Get started¶
Five minutes from clone to your first quantized perplexity number.
1. Install¶
uv venv # Python ≥ 3.11.9
source .venv/bin/activate
uv sync # core deps — mase, fast-hadamard-transform, lm-eval, ...
The lockfile pins mase to the releases/plena-experiments branch and pulls
fast-hadamard-transform transitively. See the repo README.md for optional
extras (docs, evalplus, serve, bfcl).
2. Run your first evaluation¶
Quantize a Llama-3.2-1B decoder to MXFP4 and measure WikiText perplexity. No calibration, no rotation — just the simplest possible end-to-end check that PLENA works on your machine.

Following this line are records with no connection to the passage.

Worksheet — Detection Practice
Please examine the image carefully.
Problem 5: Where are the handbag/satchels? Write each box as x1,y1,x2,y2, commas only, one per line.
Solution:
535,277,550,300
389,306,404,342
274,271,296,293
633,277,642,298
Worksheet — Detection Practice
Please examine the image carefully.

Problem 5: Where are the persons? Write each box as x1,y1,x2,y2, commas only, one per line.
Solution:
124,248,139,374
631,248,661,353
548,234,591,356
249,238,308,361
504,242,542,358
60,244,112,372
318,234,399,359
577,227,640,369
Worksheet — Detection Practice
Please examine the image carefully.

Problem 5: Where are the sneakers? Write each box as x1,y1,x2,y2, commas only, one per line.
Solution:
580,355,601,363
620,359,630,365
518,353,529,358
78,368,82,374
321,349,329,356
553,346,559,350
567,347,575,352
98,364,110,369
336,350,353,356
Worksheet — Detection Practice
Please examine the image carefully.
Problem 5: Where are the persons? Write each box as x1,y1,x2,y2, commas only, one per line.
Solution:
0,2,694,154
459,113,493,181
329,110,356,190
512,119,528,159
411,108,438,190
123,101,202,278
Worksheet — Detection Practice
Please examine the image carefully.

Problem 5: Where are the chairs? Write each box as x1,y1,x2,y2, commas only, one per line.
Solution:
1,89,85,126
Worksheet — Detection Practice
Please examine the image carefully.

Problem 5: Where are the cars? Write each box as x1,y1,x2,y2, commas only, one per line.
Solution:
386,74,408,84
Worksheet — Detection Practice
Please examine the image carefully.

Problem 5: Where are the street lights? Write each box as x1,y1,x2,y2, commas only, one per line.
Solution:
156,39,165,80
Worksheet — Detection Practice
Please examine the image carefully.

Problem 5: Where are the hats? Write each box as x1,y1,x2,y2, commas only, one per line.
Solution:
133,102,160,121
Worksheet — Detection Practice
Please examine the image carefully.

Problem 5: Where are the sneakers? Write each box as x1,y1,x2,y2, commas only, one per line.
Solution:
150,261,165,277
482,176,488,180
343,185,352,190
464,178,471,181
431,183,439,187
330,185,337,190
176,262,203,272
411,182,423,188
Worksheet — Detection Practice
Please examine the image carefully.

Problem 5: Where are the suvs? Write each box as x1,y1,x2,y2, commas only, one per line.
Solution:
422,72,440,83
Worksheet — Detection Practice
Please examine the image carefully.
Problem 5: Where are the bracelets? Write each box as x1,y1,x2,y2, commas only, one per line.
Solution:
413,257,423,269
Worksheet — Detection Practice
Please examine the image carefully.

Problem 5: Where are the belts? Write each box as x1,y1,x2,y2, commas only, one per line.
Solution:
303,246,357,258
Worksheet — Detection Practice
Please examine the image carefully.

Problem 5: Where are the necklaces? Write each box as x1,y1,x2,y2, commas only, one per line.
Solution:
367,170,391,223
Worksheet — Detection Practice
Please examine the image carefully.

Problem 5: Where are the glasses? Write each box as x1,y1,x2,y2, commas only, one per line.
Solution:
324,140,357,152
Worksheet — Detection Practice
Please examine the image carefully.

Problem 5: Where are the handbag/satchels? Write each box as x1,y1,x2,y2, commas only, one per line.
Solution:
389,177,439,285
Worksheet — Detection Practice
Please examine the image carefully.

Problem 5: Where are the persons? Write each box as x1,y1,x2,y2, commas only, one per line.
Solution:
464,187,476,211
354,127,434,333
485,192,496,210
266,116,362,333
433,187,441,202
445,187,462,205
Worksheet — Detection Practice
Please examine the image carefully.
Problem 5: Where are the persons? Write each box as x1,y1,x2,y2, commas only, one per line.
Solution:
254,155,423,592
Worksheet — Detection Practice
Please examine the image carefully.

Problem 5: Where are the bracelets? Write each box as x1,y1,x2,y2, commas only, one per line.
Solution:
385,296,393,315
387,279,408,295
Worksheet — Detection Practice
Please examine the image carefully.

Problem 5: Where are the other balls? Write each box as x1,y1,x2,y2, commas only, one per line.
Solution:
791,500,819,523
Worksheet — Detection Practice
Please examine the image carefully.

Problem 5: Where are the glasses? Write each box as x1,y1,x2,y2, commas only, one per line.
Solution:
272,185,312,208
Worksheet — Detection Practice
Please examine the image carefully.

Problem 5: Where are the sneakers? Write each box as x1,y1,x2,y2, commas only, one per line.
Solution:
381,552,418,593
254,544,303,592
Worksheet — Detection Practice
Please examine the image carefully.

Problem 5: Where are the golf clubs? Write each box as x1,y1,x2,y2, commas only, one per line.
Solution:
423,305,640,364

cat > /tmp/quickstart.toml <<'TOML'
by = "regex_name"
["model\\.layers\\.\\d+\\.self_attn\\.(q|k|v|o)_proj"]
name = "mxfp"
weight_block_size = 32
weight_exponent_width = 2
weight_frac_width = 1
data_in_block_size = 32
data_in_exponent_width = 2
data_in_frac_width = 1
["model\\.layers\\.\\d+\\.mlp\\.(gate|up|down)_proj"]
name = "mxfp"
weight_block_size = 32
weight_exponent_width = 2
weight_frac_width = 1
data_in_block_size = 32
data_in_exponent_width = 2
data_in_frac_width = 1
TOML
python -m quant_eval.cli.eval_ppl \
--model_name unsloth/Llama-3.2-1B \
--quant_config /tmp/quickstart.toml \
--device_id cuda:0
Runs in about a minute on a single GPU. The output ends with ppl: … — that
number is your model's WikiText perplexity under MXFP4 weight + activation
quantization.
3. Next steps¶
- Quantization configs — every field you
can set in a TOML config: linear quantization, composite attention,
[gptq],[rotation_search]. - Evaluation commands — every CLI module with all its flags.
Paper reproductions¶
The plena_experiments/ directory in the repo contains config + script
bundles that reproduce each headline result table:
plena_experiments/table5/— main quantization sweep (Llama-2/3 × 3 bit configs).plena_experiments/table6/— component-level ablations.plena_experiments/table7/— downstream task accuracy.
Each subdirectory has runnable shell scripts that drive the CLIs above.